= Listed buildings in Driffield =

Driffield is a civil parish in the county of the East Riding of Yorkshire, England. It contains 38 listed buildings that are recorded in the National Heritage List for England. Of these, one is listed at Grade I, the highest of the three grades, one is at Grade II*, the middle grade, and the others are at Grade II, the lowest grade. The parish contains the market town of Driffield, the village of Little Driffield and the surrounding area. The Driffield Navigation runs through the parish, and the listed buildings associated with it are a lock, two cranes, and warehouses, one converted for residential use. Most of the other listed buildings are houses, cottages and associated structures, and the rest include three churches, a hotel and public houses, a pinfold, a shop and a former museum.

== Exercise tasks ==
1. Summarize the Driffield text in two sentences.
2. Render this sentence from the Driffield text in French: "The parish contains the market town of Driffield, the village of Little Driffield and the surrounding area."
3. Repeat word for word the stretch of the Driffield text that begins at the words "Driffield is a" and stops after "a former museum.".

== Records provided ==
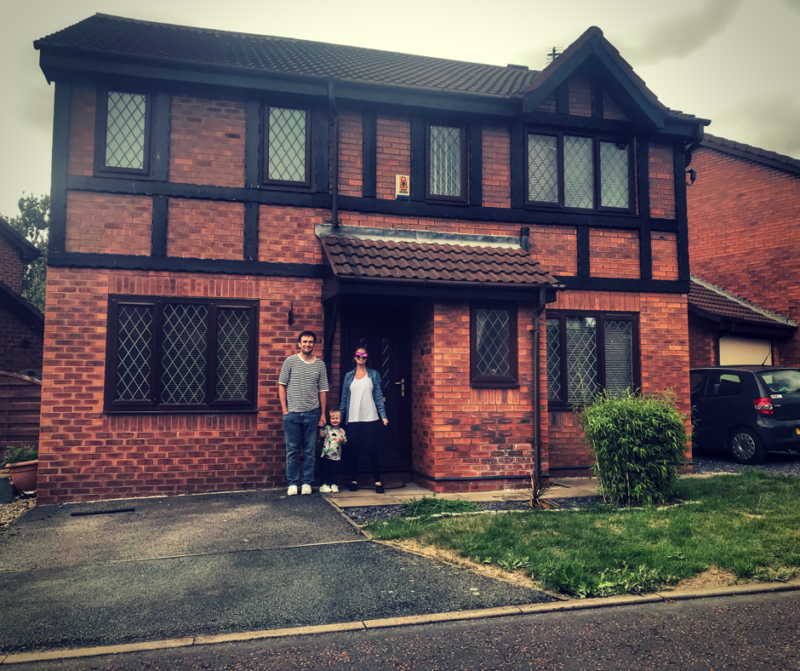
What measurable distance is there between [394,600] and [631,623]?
1438 mm

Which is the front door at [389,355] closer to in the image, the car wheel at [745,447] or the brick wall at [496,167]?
the brick wall at [496,167]

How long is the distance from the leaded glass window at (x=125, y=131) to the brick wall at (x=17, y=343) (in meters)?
7.21

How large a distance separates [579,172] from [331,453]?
18.8 ft

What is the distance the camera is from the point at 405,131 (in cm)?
882

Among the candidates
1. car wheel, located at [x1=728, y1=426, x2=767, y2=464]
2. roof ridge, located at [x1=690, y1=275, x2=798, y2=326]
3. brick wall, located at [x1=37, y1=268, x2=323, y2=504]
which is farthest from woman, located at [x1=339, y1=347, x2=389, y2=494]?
roof ridge, located at [x1=690, y1=275, x2=798, y2=326]

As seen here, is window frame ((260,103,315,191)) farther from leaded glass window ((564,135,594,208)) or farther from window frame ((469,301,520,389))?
leaded glass window ((564,135,594,208))

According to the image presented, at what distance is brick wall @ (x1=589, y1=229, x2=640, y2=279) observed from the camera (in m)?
9.34

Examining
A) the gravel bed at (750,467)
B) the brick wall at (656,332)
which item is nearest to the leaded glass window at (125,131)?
the brick wall at (656,332)

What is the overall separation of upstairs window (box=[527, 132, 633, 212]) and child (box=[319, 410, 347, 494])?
4.44 metres

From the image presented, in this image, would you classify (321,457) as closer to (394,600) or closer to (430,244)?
(430,244)

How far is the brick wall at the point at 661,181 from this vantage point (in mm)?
9711

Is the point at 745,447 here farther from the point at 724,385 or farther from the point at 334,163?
the point at 334,163

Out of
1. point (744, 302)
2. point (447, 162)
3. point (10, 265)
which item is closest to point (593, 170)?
point (447, 162)

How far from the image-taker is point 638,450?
661 centimetres
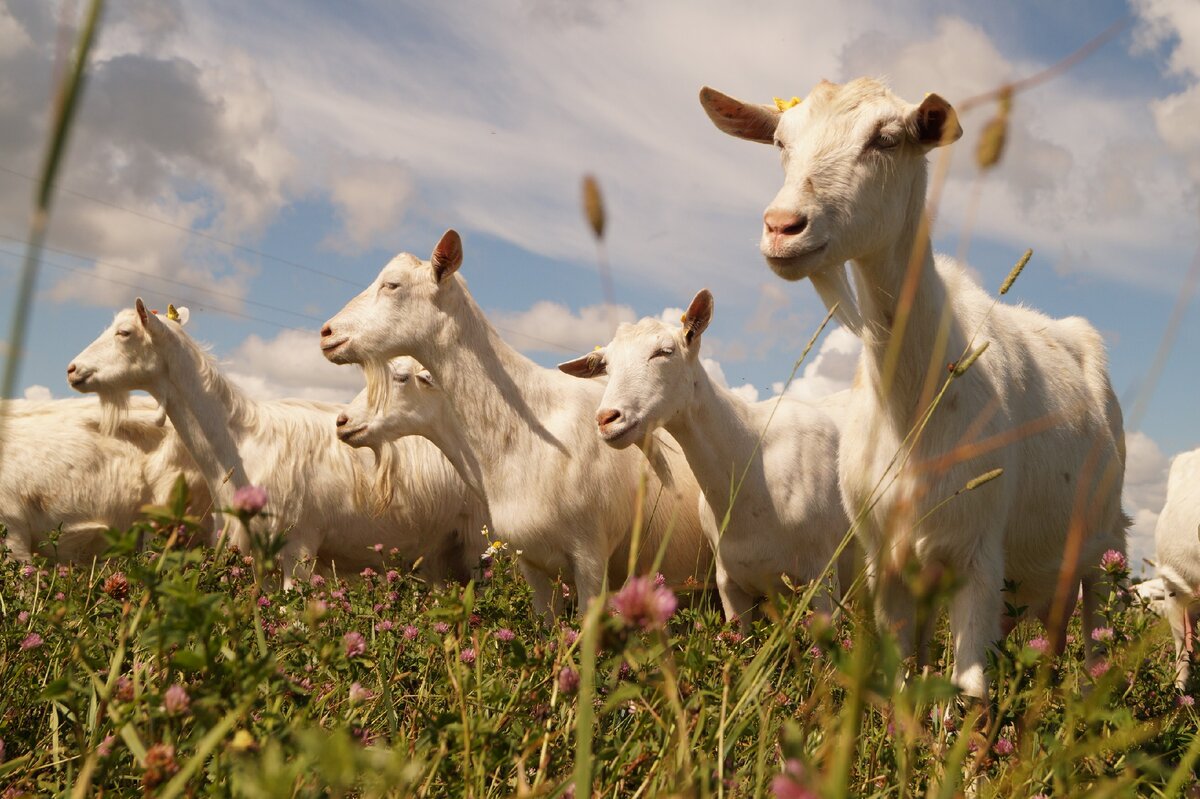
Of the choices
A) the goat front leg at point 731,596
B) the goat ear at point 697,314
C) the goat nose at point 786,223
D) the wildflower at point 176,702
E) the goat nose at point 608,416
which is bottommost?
the goat front leg at point 731,596

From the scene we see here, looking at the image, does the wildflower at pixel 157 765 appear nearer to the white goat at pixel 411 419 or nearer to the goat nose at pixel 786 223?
the goat nose at pixel 786 223

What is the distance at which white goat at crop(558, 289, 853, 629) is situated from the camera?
5012mm

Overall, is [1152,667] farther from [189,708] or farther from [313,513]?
Result: [313,513]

== Answers below ==
1. Driffield, a civil parish in the East Riding of Yorkshire that includes the market town of Driffield, the village of Little Driffield and the surrounding area, contains 38 listed buildings: one at Grade I, one at Grade II*, and the rest at Grade II. Those tied to the Driffield Navigation are a lock, two cranes and warehouses, while most of the others are houses, cottages and associated structures, along with three churches, a hotel and public houses, a pinfold, a shop and a former museum.

2. La paroisse comprend la ville marchande de Driffield, le village de Little Driffield et les environs.

3.
Driffield is a civil parish in the county of the East Riding of Yorkshire, England. It contains 38 listed buildings that are recorded in the National Heritage List for England. Of these, one is listed at Grade I, the highest of the three grades, one is at Grade II*, the middle grade, and the others are at Grade II, the lowest grade. The parish contains the market town of Driffield, the village of Little Driffield and the surrounding area. The Driffield Navigation runs through the parish, and the listed buildings associated with it are a lock, two cranes, and warehouses, one converted for residential use. Most of the other listed buildings are houses, cottages and associated structures, and the rest include three churches, a hotel and public houses, a pinfold, a shop and a former museum.